• **Record set**
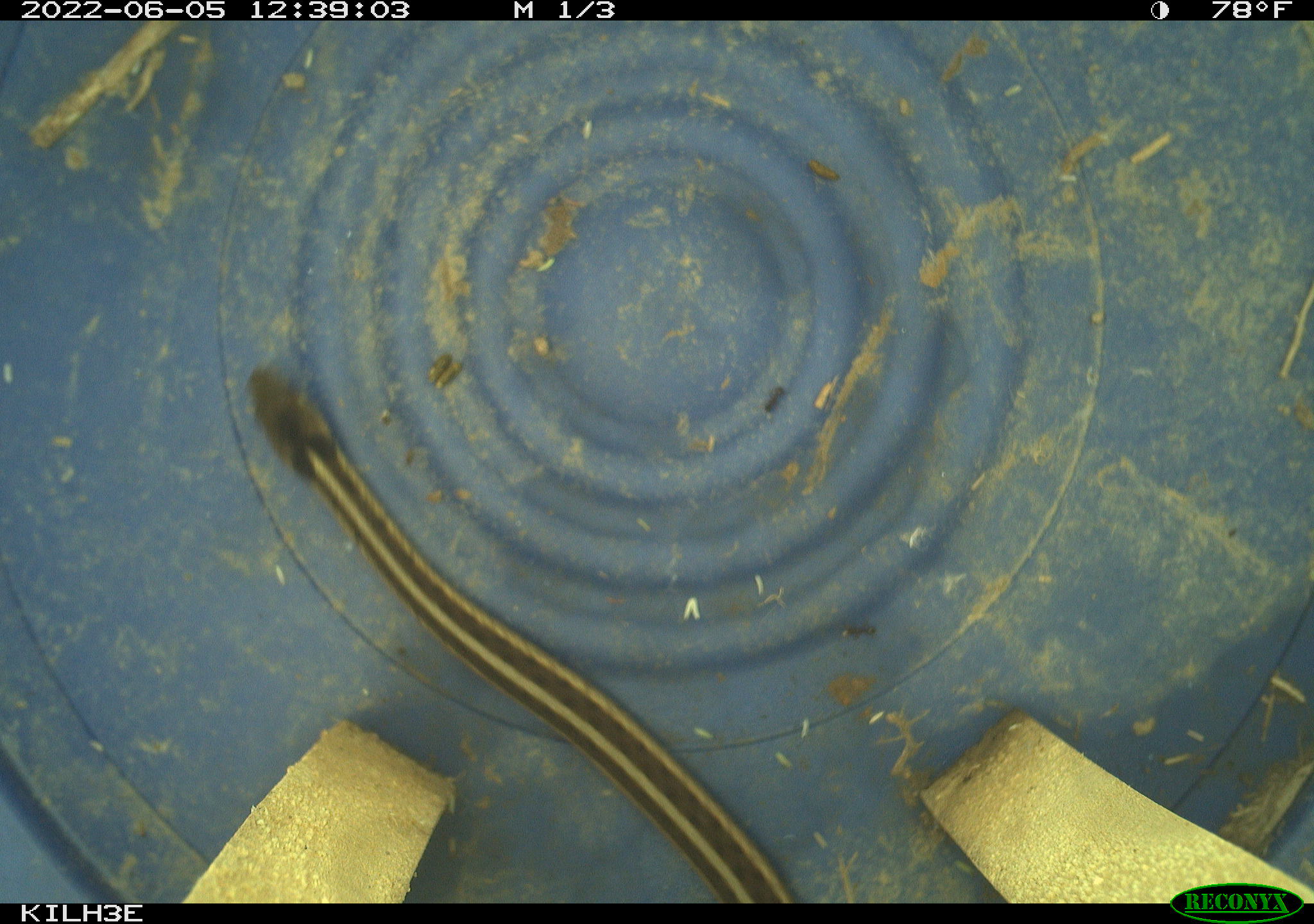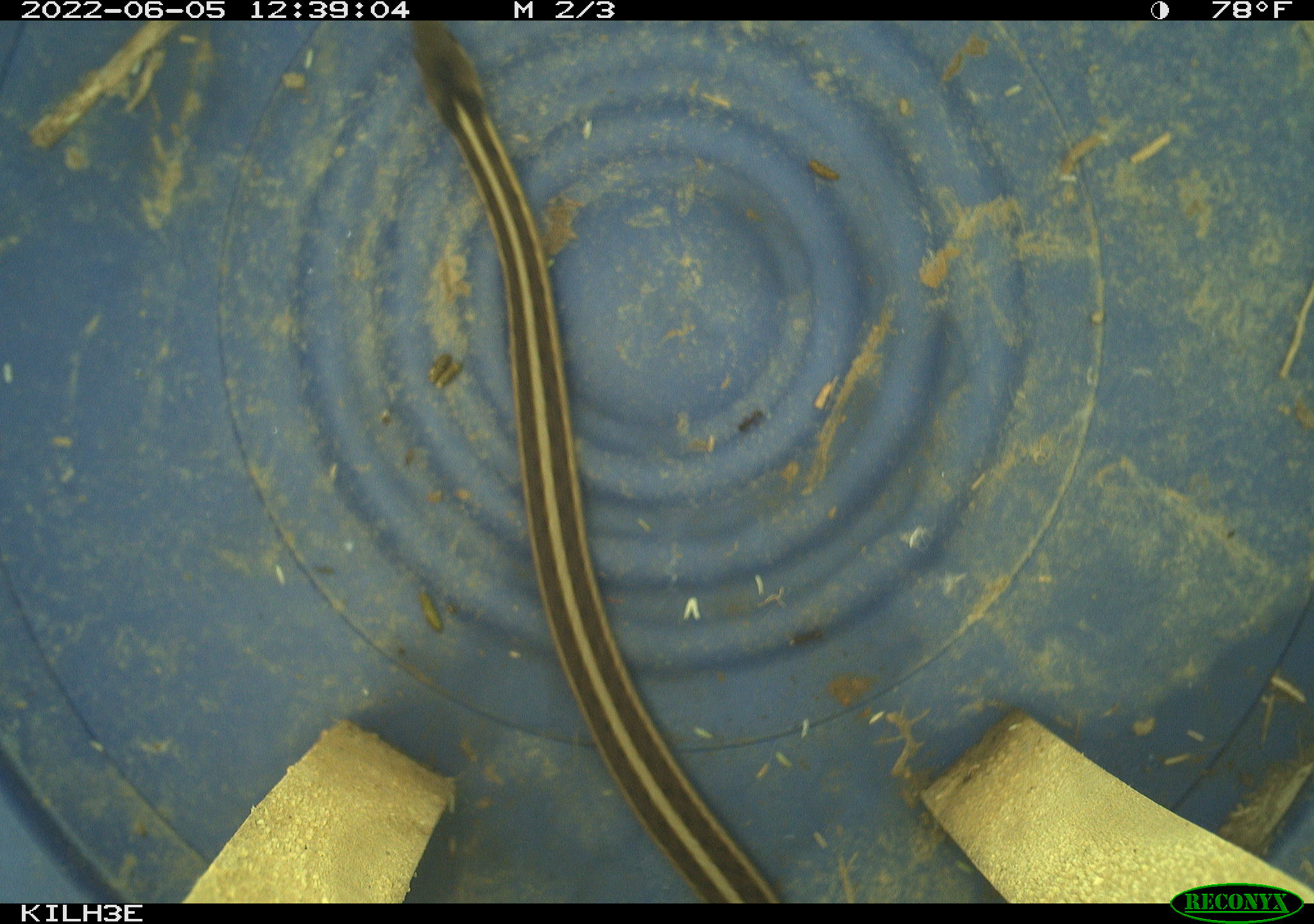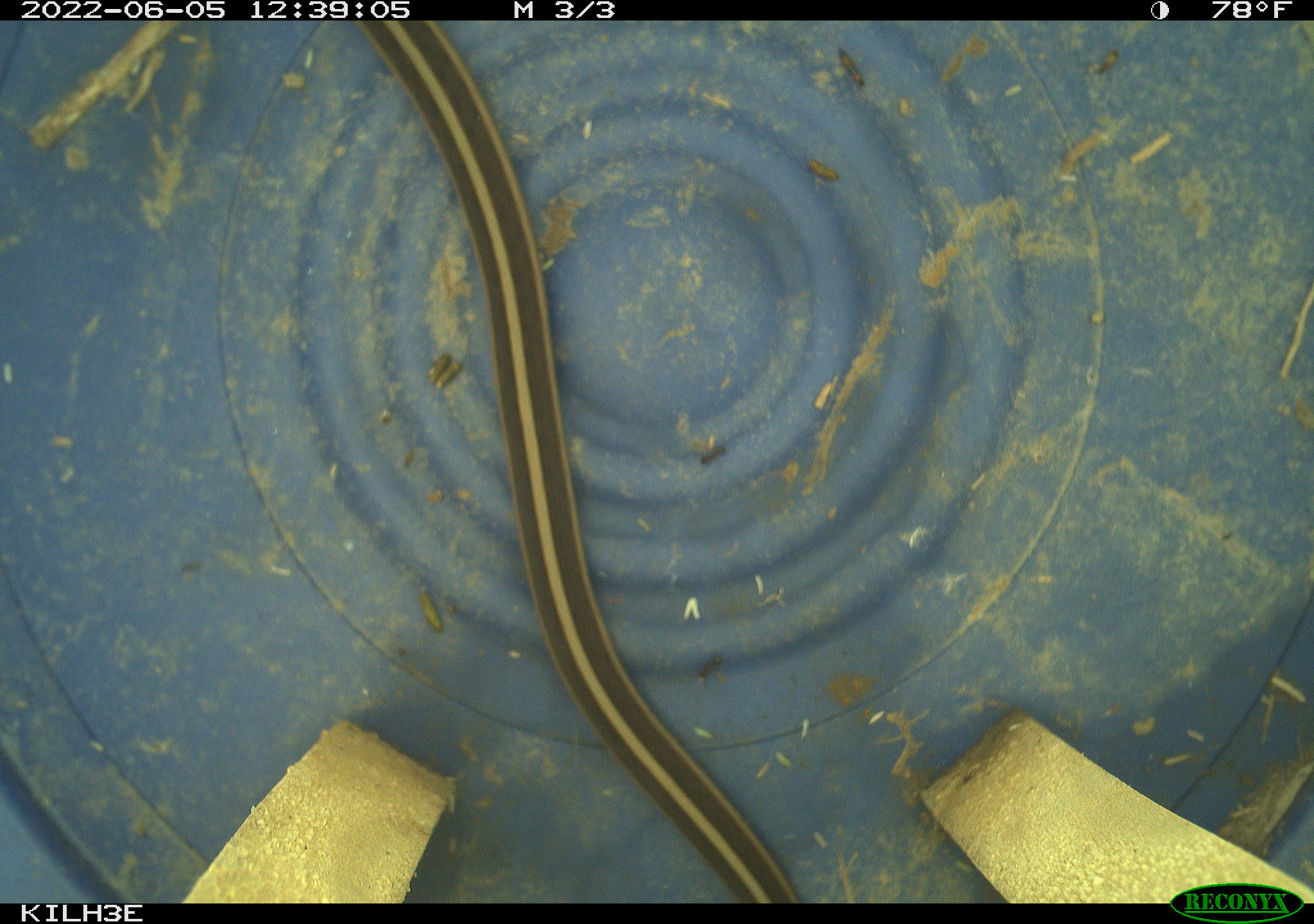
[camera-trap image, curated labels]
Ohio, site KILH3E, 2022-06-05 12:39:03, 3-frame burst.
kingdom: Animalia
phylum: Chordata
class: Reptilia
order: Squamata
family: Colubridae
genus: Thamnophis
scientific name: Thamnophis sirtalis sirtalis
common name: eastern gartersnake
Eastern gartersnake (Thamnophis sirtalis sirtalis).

==

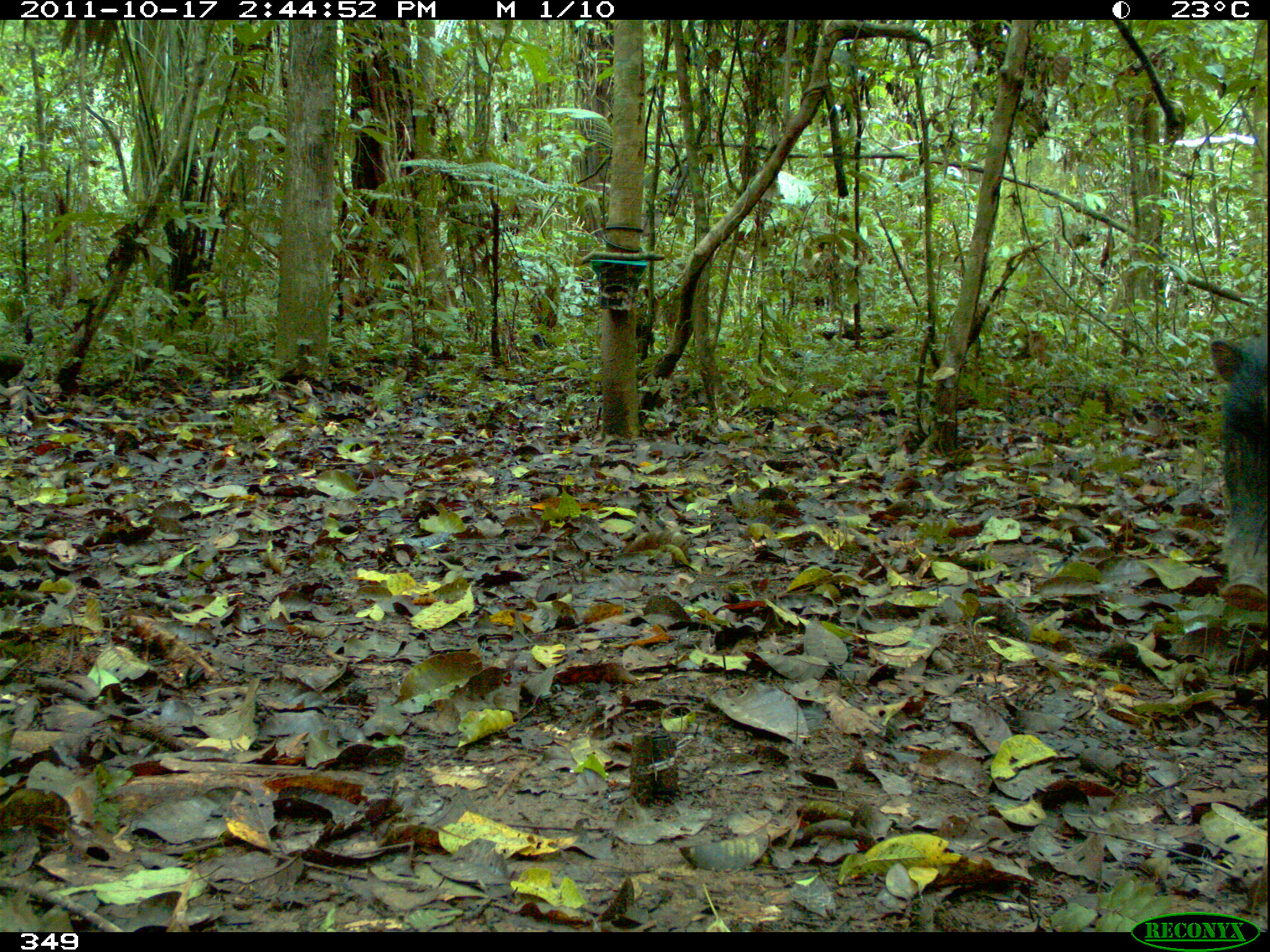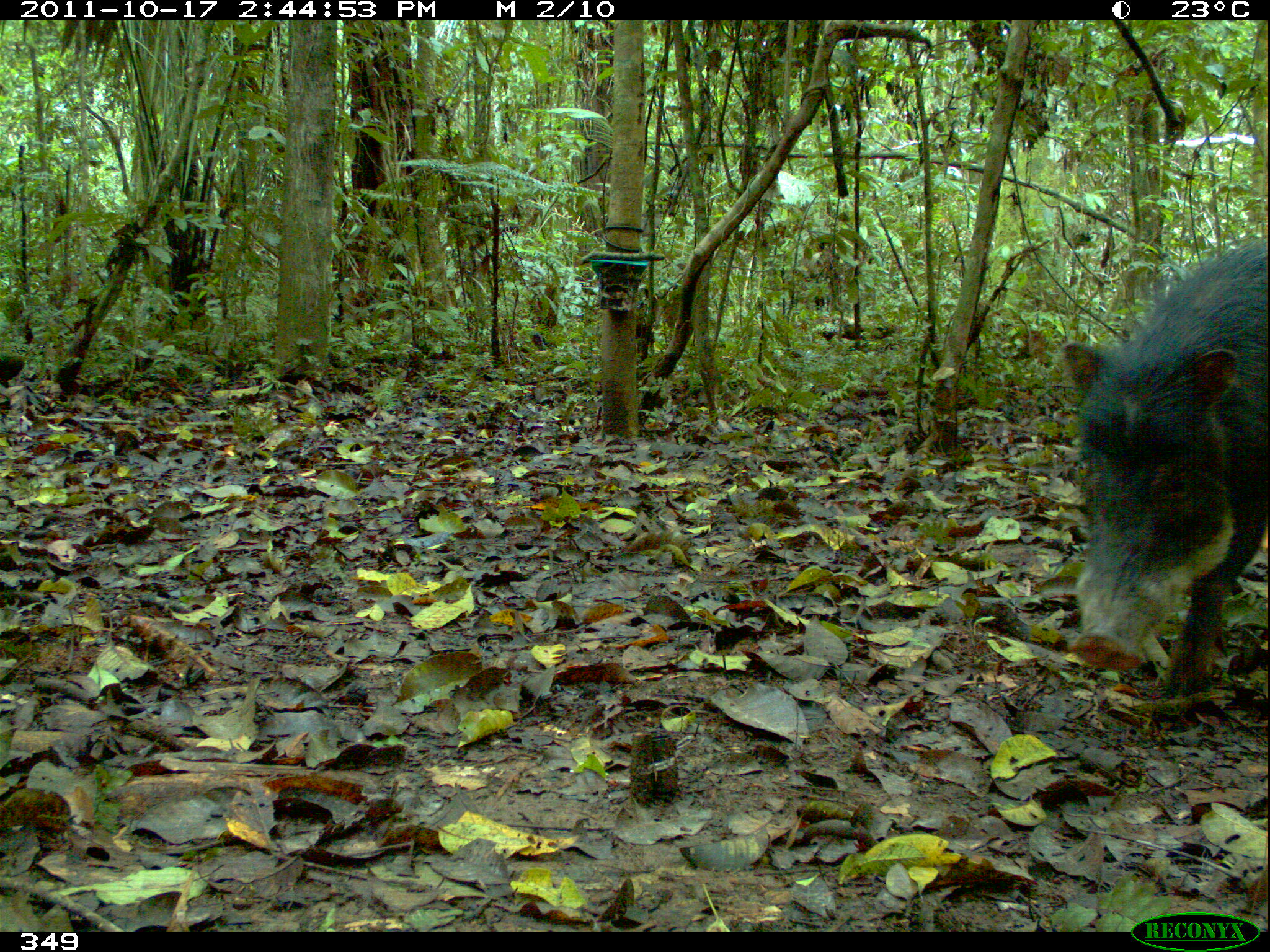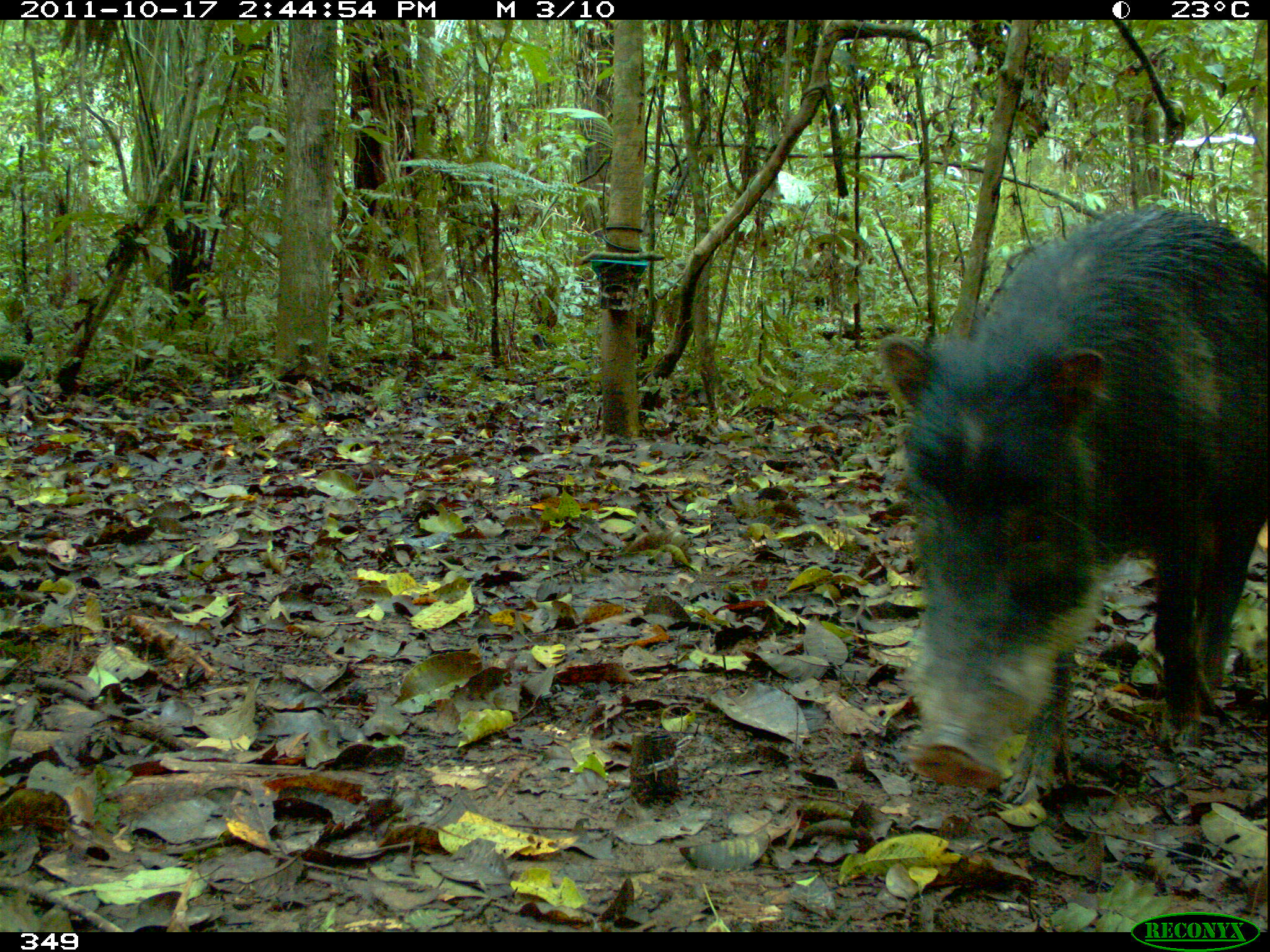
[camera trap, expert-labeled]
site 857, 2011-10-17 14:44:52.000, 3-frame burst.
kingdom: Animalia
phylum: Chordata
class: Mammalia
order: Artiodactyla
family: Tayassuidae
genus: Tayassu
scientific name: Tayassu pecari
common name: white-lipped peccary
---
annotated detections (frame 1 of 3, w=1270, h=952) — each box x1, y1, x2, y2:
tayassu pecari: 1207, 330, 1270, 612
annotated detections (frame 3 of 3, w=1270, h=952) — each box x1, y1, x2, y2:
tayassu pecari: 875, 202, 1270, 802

--

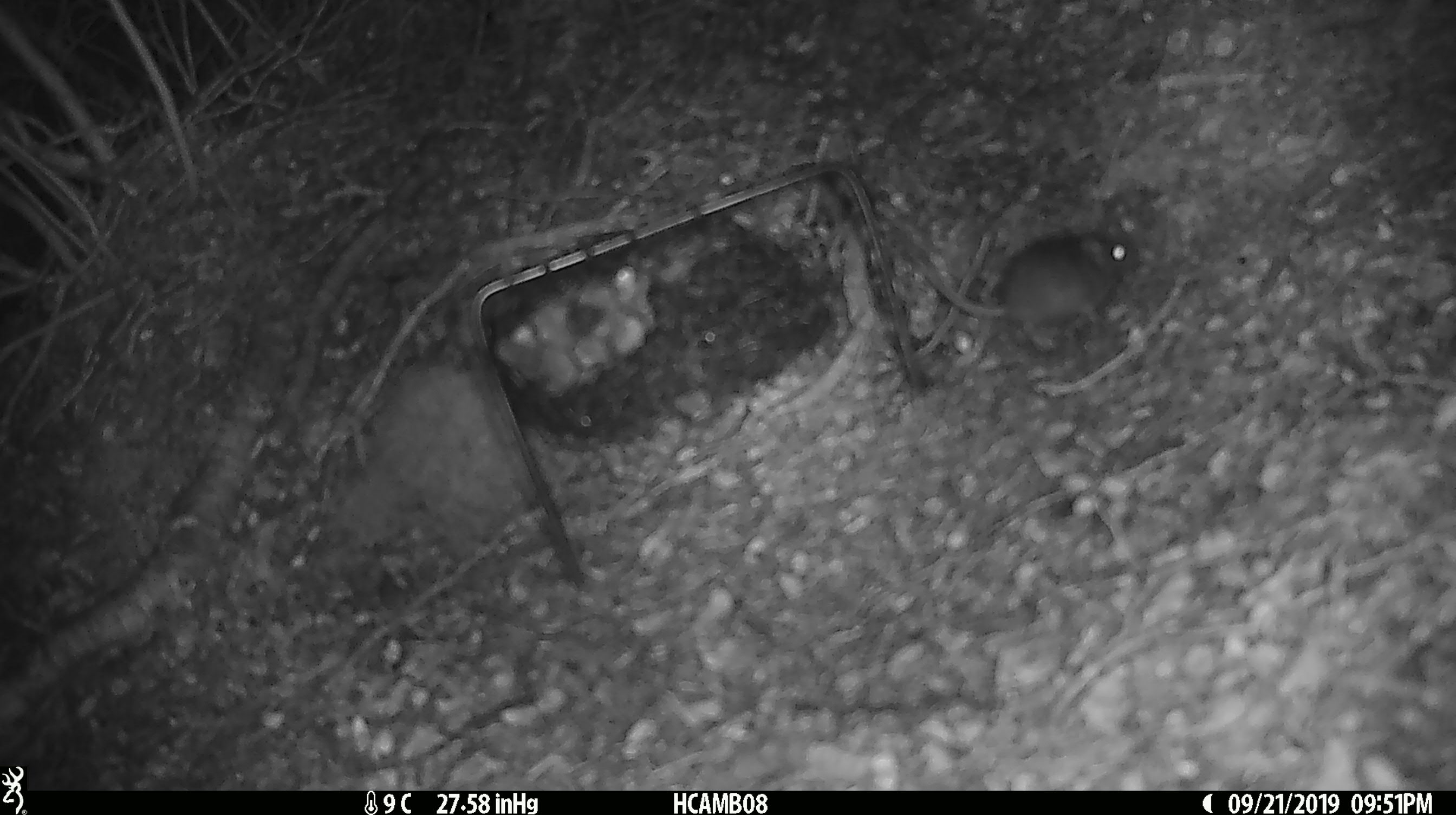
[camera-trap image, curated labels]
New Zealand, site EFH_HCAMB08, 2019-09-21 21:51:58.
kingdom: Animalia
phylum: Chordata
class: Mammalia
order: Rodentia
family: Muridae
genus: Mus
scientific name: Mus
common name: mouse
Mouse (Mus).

• **What is being asked**
Locate all lines in the listing above with the word "scientific". Copy them.

• **Written solution**
scientific name: Thamnophis sirtalis sirtalis
scientific name: Tayassu pecari
scientific name: Mus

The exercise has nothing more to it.